JDK-7014220 : UTF lexical presentation of some new digits accepted by XML document validator with JAXP 1.4.5
  • Type: Bug
  • Component: xml
  • Sub-Component: javax.xml.validation
  • Affected Version: 1.4.0,7
  • Priority: P3
  • Status: Closed
  • Resolution: Fixed
  • OS: generic
  • CPU: generic
  • Submitted: 2011-01-24
  • Updated: 2012-04-25
  • Resolved: 2011-01-27
The Version table provides details related to the release that this issue/RFE will be addressed.

Unresolved : Release in which this issue/RFE will be addressed.
Resolved: Release in which this issue/RFE has been resolved.
Fixed : Release in which this issue/RFE has been fixed. The release containing this fix may be available for download as an Early Access Release or a General Availability Release.

To download the current JDK release, click here.
Other JDK 7
1.4.0 1.4Fixed 7Fixed
Related Reports
Relates :  
Description
See CR 6971190 where the similar problem is described. 
With the same schema as in CR 6971190 the following xml document will be accepted since JDK 7 b126:

<?xml version="1.0"?>
<doc  xmlns:xsi='http://www.w3.org/2001/XMLSchema-instance'
    xsi:noNamespaceSchemaLocation='reS51.xsd' >

<!--
base='string', pattern='\d', value='#x0BE6;', type='invalid', RULE='37'
-->

      <elem att='&#x0BE6;'/>

 </doc>

The "x0BE6;" is "TAMIL DIGIT ZERO" according to Unicode 6 ( http://www.unicode.org/Public/6.0.0/ucd/UnicodeData.txt) which was integrated into JDK 7 since b 121(See CR 6959267).
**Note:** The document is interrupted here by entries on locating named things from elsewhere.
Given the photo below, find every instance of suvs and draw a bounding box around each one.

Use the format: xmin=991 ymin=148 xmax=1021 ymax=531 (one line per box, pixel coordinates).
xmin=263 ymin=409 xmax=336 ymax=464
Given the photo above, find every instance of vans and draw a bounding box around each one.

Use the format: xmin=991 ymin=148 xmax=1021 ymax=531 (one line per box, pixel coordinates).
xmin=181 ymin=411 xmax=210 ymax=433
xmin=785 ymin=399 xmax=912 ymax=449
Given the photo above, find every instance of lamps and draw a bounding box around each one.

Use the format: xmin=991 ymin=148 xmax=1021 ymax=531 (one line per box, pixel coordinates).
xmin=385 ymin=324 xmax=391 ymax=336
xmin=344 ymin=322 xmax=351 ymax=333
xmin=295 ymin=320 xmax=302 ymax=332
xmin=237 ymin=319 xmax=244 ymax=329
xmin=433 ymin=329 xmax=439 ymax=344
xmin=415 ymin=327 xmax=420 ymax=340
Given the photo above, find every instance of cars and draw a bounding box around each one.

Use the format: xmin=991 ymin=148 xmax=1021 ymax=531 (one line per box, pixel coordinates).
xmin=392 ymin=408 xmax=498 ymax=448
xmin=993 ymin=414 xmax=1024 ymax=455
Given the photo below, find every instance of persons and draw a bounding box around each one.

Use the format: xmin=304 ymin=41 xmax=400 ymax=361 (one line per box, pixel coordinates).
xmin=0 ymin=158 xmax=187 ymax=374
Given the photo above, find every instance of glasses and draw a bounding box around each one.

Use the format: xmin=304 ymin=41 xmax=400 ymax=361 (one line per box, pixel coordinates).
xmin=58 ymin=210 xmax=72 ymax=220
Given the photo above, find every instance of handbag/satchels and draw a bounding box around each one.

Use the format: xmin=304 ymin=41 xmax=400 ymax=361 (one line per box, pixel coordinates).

The issue also exists for the following symbols:
x0BF0 - TAMIL NUMBER TEN
x0F2A - TIBETAN DIGIT HALF ONE
x1372 - ETHIOPIC NUMBER TEN

Regression since JDK 7 b126. Looks like caused by jaxp 1.4.5 was integrated (See CR 7007257).

Comments
EVALUATION While fixing 6971190, chars more than required by the jck/w3c tests were added, for example, TAMIL DIGIT ZERO. U+0BE6, Tamil zero was added as of Unicode 4.1. The current jck/w3c tests contains a negative tests for these chars.
27-01-2011